Q: What is the technical difference between a provisioning record and an application launch record? 

A: A provisioning record captures the entitlement lifecycle: when access was granted, by whom, under what approval, and when it was removed. It records a decision about access. An application launch record captures a usage event: a specific user authenticated and was directed to a specific application at a specific timestamp. The two records describe different things. A provisioning record answers whether a user has access. An application launch record answers whether a user has used their access. Both are required for complete access governance. Most IAM platforms maintain only the provisioning record.

Q: How does application launch monitoring differ from application-level session logging? 

A: Application-level session logging is performed by the application itself and requires either native logging capability in the application or a CASB layer intercepting traffic. Application launch monitoring is performed at the SSO layer: when the user’s authenticated session is redirected from the identity platform to the application, the launch event is captured. It requires no integration with each individual application. Any application using SSO-based authentication through Akku produces a launch event at the identity platform regardless of the application’s own logging capability.

Q: How does DPDPA treat dormant access to personal data systems?

A: DPDPA requires that access to personal data is granted on a need-to-know basis and reviewed periodically. An account that has not accessed a personal data system in several months raises a question about whether the need-to-know condition is still met. A periodic access review certifying access without usage data cannot meaningfully evaluate this. The DPDPA’s access accountability requirements imply that the organisation can demonstrate not just that access exists and was approved, but that access is actively justified by current need. Application launch data provides the evidence needed to distinguish active access from dormant access. 

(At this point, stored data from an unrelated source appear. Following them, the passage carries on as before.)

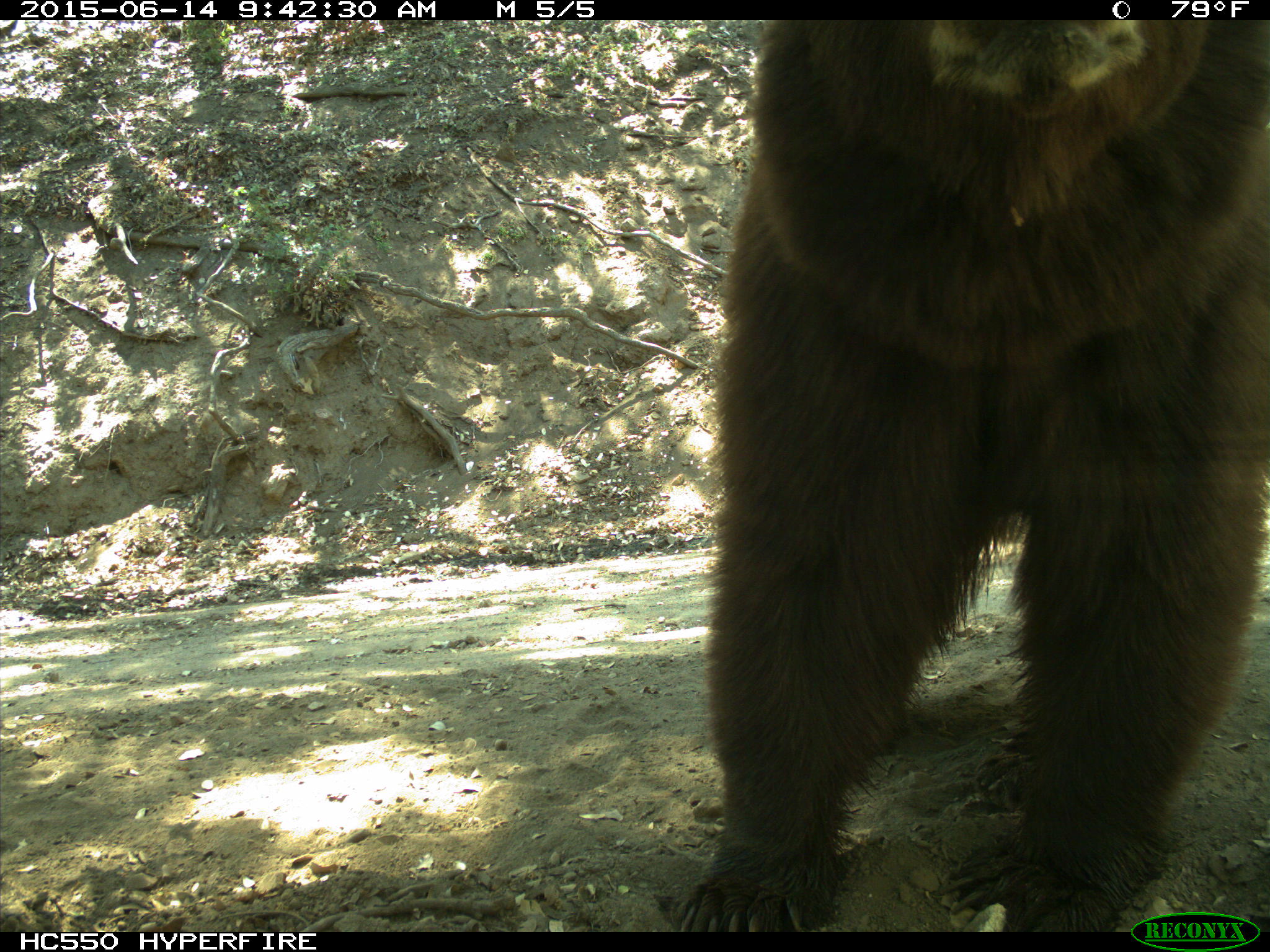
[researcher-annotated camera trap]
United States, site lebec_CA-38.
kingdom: Animalia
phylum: Chordata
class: Mammalia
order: Carnivora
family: Ursidae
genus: Ursus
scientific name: Ursus americanus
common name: american black bear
Ursus americanus (american black bear).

Q: What is a practical inactivity threshold for triggering an access review?

A: The appropriate threshold depends on the application’s risk profile. For high-sensitivity applications containing personal data, financial records, or privileged system access, 30 days is appropriate. For standard productivity applications, 60 to 90 days is common. The threshold should be defined in the access control policy rather than set arbitrarily, so the automated review trigger is aligned with the policy’s stated inactivity standard. ISO 27001 A.5.16 does not specify a number but requires that inactive identities are identified and addressed within a defined timeframe.

Q: How does usage data improve the quality of access reviews under SOC 2 CC6.3?

A: SOC 2 CC6.3 requires periodic review of whether existing access is still appropriate. With only entitlement data, the reviewer confirms the access exists, and the role appears to justify it. With usage data, the reviewer can evaluate whether the access has been exercised in the review period and whether the usage pattern is consistent with the stated business need. A reviewer who sees that a user has not launched an application in 180 days makes a substantively different decision than one who sees only that the entitlement exists. The audit evidence produced by a usage-informed review is qualitatively stronger under both SOC 2 and ISO 27001.

Q: How does Akku connect application launch data to the provisioning and deprovisioning lifecycle?

A: In Akku, application launch events are captured at the SSO layer when users access applications through Akku-managed SSO. This data feeds into the access governance layer alongside provisioning records, producing a combined view of who has access and who is using it. Inactivity thresholds can be configured as policy rules that trigger automated review workflows when a user-application combination has not produced a launch event within the defined period. The full chain from provisioning through usage monitoring through periodic review to deprovisioning is traceable in a single audit trail.